This week, we will see how to make all variants heterozygous in a VCF file. The purpose of this step is to use this file for an unbiased allele-specific read mapping. In other words, we are going to create a custom VCF file containing both reference and alternative alleles for all variants.
Tool used
In this post, we will use the following version of bcftools:
bcftools --version
bcftools 1.11
Using htslib 1.11
Copyright (C) 2020 Genome Research Ltd.
License Expat: The MIT/Expat license
This is free software: you are free to change and redistribute it.

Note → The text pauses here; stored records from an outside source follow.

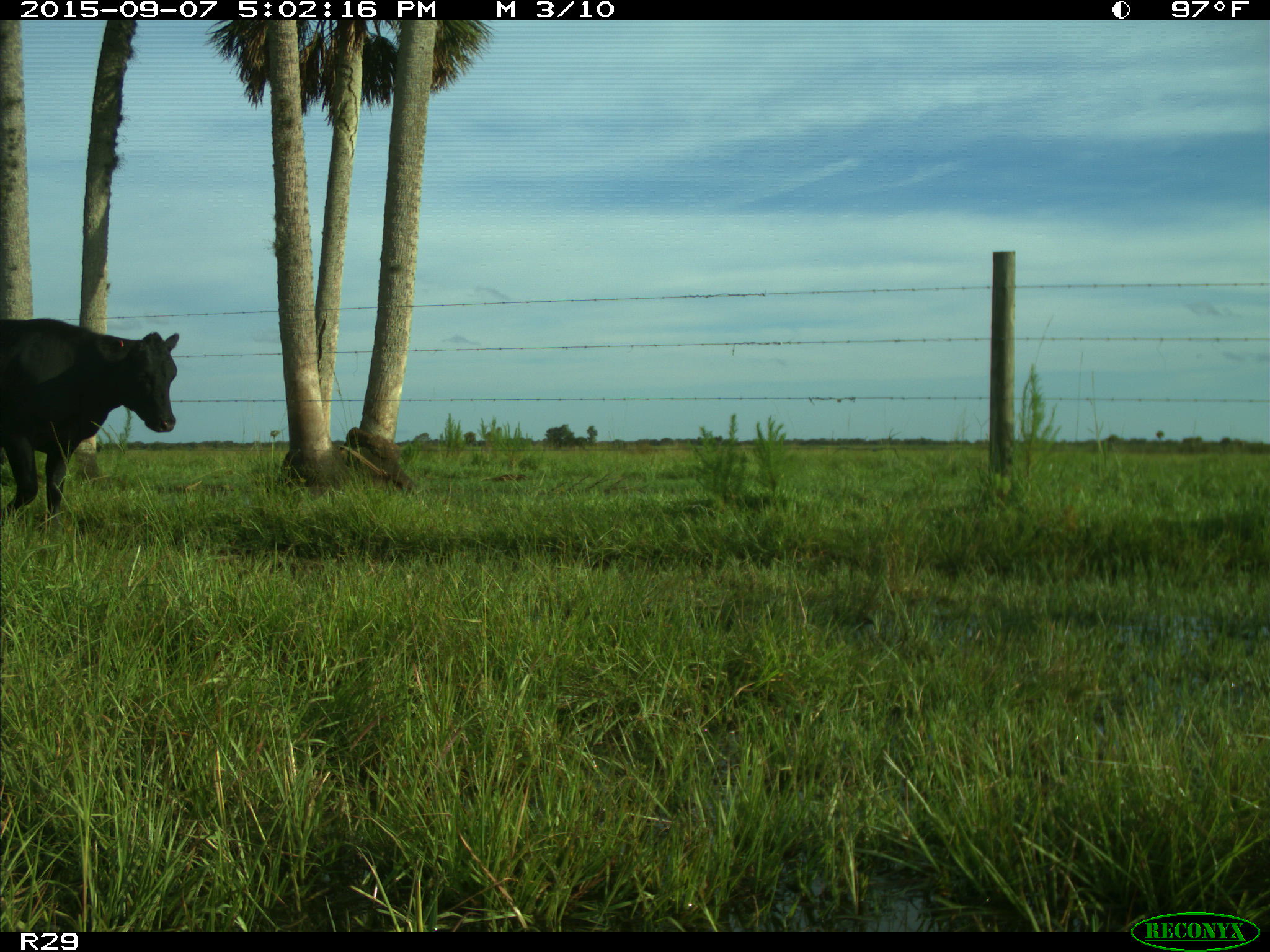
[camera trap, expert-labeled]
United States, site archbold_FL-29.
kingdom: Animalia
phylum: Chordata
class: Mammalia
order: Artiodactyla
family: Bovidae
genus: Bos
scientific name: Bos taurus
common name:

There is NO WARRANTY, to the extent permitted by law.
Method
This is the command I use to make all variants heterozygous:
cat <(bcftools view -h ${VCF_file} | sed '/#CHROM/s/.*/#CHROM POS ID REF ALT QUAL FILTER INFO FORMAT SAMPLE/') <(bcftools view -H ${VCF_file} | awk '{print $1"\t"$2"\t"$3"\t"$4"\t"$5"\t"$6"\t"$7"\t"$8"\tGT\t0\/1"}') | awk '{sub(/^chr/,"",$0)} 1' > ${VCF_file/.vcf.gz/_snps.vcf}
Let’s break it down together:
- bcftools view -h prints the header of the file
- sed ‘/#CHROM/s/.*/#CHROM POS ID REF ALT QUAL FILTER INFO FORMAT SAMPLE/’ substitutes all column names by 10 other column names
- bcftools view -H prints the content of the file
- awk ‘{print $1″\t”$2″\t”$3″\t”$4″\t”$5″\t”$6″\t”$7″\t”$8″\tGT\t0\/1″}’) keeps the 8 first columns of the file, adds a ninth column with GT and a tenth column with 0/1
- awk ‘{sub(/^chr/,””,$0)} 1’ removes the “chr” string from the first colum to match my reference genome (facultative)
Result
Let’s print 20 lines from the 51th one:
tail -n +51 ${VCF_file} | head -n 20
Conclusion
In conclusion, we can make all variants heterozygous in a VCF file using the bcftools, awk and cat commands. Do you know a better way of doing that?